*Work instructions*: Reproduce word for word the part of the listing below that begins with the line containing "As apparent in this photograph, of" and continues to the end of the listing, including both ends.

*Records to use*:

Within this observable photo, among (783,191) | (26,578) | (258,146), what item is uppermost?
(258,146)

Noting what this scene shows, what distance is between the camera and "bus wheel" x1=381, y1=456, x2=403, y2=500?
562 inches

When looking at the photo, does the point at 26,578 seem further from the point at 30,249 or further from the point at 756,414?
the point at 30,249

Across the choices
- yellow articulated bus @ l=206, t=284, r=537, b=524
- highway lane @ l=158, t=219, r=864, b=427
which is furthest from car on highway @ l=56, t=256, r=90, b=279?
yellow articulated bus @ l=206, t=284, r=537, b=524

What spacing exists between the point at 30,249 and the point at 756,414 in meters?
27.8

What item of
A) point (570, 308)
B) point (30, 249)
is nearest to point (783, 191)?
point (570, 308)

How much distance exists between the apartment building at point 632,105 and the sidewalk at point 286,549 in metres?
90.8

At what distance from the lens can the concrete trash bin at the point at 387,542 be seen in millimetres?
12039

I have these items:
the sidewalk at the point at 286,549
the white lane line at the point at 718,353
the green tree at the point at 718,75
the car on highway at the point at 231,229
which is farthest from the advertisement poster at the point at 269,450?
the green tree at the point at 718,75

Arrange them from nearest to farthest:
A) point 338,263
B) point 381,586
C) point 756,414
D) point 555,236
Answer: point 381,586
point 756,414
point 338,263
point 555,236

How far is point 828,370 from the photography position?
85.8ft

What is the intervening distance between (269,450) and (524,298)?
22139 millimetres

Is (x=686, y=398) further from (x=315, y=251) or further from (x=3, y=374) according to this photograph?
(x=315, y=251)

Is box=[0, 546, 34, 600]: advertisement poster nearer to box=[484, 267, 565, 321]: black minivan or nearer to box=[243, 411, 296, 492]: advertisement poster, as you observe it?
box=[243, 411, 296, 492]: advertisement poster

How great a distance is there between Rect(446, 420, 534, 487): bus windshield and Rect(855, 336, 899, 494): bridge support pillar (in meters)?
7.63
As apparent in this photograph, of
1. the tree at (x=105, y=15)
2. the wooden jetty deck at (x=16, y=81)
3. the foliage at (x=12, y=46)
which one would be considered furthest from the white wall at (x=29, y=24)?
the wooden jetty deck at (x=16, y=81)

*Exercise answer*:
As apparent in this photograph, of
1. the tree at (x=105, y=15)
2. the wooden jetty deck at (x=16, y=81)
3. the foliage at (x=12, y=46)
which one would be considered furthest from the white wall at (x=29, y=24)?
the wooden jetty deck at (x=16, y=81)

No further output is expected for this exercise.